Live captioning for events
Similar to closed captioning on a video; live captioning is done live in real-time where a person listens in remotely over the internet (via Skype for example) or phone, and delivers the reproduced text instantaneously on a projected screen, TV or a user’s mobile device.
For more information, please visit Remote Captioning for Events or Virtual Events and Meetings.
Information for faculty & staff
The Accessibility for Ontarians with Disabilities Act (AODA) stipulates that all video and audio content shared on a public facing website must be captioned and/or transcribed. Any video or audio that is not intended for general public use must be captioned upon request.
TMU has an official (google doc) Vendor of Record for Audio/Video Captioning and Transcription Services with Ai-Media. (external link)
Guidance on captioning and description
If you’re creating multimedia for university-affiliated websites or social media, videos must have closed captions and audio content must have an accompanying transcript. Whenever starting a new multimedia project, budget for captioning in the same way you would budget for video editing, equipment and other expenses. Alternatively, you can learn how to caption videos yourself for free.
Video or audio 1-3 minutes
Free: Manually edit Zoom or YouTube's automatically-generated captions for accuracy.
Video or audio 3-60+ minutes
Budget for professional captions. Refer to TMU's (google doc) Vendor of Record for Audio/Video Captioning and Transcription Services with Ai-Media. (external link)
Recorded lectures can sometimes average 3 hours in length and may only be used for one term. We do not recommend budgeting for recorded lectures unless they will be posted on a public facing university website. There are currently no viable closed captioning solutions yet. Consider editing Zoom's automatically generated transcript.
For students registered with Academic Accommodation Support (AAS) that require captioning or description:
- For lectures that require live captioning, please contact Academic Accommodation Support.
- For pre-recorded lectures, videos or audio content used within a course, please contact the Library’s Accessibility Services.
Content within D2L Brightspace
When multimedia content is developed for courses and will be reused in subsequent courses, videos must be captioned and audio content must be transcribed prior to dissemination. While this requirement does not apply to third-party or supplementary content, it is highly recommended that captioned content is sourced at the outset to minimize the need for individuals to request accommodation.
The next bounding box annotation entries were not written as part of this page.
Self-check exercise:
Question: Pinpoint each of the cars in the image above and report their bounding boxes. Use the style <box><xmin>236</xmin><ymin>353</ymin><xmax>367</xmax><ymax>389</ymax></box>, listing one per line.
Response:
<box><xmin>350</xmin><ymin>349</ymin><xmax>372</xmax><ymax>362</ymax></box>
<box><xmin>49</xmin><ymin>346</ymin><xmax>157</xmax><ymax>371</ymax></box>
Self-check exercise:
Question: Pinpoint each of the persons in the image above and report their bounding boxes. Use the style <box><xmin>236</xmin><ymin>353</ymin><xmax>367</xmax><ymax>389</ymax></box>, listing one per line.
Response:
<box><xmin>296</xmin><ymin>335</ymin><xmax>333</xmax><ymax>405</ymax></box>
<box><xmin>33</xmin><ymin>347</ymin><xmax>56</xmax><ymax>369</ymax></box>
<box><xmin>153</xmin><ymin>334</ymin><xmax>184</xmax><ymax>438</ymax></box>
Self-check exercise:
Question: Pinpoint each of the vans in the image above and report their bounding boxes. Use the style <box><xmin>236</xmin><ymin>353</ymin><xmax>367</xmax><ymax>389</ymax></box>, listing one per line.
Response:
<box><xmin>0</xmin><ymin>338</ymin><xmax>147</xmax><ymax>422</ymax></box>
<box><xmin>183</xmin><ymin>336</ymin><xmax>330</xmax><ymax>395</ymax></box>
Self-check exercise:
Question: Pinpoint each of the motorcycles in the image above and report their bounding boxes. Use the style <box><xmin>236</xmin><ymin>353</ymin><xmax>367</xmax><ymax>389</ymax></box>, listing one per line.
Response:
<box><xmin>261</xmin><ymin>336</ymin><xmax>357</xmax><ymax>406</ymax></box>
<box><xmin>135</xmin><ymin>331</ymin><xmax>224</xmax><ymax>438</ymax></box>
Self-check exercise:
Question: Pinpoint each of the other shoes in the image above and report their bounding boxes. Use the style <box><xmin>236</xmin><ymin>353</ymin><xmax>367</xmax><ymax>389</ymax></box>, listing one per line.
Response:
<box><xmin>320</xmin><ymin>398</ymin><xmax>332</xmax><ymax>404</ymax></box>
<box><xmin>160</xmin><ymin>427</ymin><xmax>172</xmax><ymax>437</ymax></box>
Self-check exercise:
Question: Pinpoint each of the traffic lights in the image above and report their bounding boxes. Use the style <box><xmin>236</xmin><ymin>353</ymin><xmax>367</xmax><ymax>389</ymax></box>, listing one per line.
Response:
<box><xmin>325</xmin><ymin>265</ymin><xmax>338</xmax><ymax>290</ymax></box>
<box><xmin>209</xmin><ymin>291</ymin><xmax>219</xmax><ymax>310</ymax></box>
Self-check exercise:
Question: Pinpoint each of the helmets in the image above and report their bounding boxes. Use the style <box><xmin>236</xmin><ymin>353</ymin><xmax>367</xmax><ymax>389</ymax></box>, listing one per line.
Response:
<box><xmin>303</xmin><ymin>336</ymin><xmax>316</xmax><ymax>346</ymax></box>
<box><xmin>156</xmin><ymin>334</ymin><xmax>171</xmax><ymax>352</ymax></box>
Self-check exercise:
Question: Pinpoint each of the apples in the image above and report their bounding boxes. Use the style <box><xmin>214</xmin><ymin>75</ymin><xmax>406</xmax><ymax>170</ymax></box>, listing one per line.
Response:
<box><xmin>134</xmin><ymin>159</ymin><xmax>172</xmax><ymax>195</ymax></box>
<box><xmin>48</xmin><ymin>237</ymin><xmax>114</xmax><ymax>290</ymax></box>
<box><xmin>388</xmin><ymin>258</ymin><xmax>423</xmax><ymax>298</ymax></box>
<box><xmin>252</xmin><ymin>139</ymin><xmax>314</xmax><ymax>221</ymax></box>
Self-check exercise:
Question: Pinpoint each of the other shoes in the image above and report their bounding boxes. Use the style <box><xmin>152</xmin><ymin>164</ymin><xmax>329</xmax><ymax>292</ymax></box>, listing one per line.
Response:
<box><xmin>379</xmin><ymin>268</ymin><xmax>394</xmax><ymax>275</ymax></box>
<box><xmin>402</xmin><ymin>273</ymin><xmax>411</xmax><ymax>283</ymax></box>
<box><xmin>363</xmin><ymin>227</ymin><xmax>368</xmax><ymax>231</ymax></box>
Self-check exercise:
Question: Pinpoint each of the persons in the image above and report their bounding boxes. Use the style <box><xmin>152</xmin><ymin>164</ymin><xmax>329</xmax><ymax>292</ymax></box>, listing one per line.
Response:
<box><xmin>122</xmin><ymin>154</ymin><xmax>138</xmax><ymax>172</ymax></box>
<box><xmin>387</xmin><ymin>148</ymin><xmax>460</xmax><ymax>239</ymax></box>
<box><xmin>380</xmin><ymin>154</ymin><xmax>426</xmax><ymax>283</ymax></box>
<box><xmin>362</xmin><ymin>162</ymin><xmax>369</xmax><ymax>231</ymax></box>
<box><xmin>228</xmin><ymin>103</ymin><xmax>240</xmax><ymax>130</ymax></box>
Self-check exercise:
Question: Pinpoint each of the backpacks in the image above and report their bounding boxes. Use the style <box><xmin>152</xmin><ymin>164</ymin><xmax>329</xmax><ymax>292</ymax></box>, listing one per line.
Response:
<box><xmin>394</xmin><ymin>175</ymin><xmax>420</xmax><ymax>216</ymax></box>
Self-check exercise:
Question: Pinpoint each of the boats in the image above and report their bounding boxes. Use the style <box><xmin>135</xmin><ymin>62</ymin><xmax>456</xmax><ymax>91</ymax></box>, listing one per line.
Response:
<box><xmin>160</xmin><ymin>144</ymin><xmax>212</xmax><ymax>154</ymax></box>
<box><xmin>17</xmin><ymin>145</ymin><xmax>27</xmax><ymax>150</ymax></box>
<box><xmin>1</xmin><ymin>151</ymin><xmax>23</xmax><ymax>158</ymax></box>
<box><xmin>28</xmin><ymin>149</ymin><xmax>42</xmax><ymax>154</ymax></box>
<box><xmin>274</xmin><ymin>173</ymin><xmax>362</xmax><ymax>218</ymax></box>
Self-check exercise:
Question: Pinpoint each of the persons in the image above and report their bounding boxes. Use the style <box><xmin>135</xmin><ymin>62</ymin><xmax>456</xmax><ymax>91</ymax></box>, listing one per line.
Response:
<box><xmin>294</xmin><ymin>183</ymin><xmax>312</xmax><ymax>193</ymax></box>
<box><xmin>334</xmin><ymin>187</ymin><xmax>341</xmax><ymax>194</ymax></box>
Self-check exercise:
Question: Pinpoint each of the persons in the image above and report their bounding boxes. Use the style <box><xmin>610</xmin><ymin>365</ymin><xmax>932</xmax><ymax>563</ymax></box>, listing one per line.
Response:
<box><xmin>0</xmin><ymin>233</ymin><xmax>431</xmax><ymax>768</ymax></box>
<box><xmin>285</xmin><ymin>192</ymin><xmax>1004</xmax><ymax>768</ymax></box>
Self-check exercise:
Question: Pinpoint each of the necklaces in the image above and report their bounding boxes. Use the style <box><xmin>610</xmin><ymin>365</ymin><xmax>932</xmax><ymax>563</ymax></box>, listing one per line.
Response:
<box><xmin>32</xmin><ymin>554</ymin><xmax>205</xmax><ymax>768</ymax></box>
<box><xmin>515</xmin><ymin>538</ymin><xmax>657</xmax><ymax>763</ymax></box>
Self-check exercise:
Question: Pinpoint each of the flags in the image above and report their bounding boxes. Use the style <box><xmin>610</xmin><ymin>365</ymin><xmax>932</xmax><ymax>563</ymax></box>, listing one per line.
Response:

- You can use Zoom to pre-record shorter videos or lecture components, and leverage Zoom’s auto transcription as a starting point for creating accurate captions.
For students who require captioned media, please contact Library Accessibility Services as soon as possible. Library Accessibility Services will work with everyone involved to ensure access to course materials, including the student, instructor and Academic Accommodation Support.
For any public facing videos without sound or videos that only contain music, a text alternative must be provided at a minimum. Text or audio descriptions ensure people who are blind or have low vision can understand what is happening in the video.
- Minimum: Provide a simple text description of what's happening on screen below the video frame (WCAG 2.0: Level A).
- Recommended : Provide a voice over or narration for all on-screen text elements, and describe any complex visuals or interactions.
- Best: Provide audio description or a detailed narration for your video if possible. Audio description is not mandatory, however is highly encouraged. Audio description provides the most accessible experience.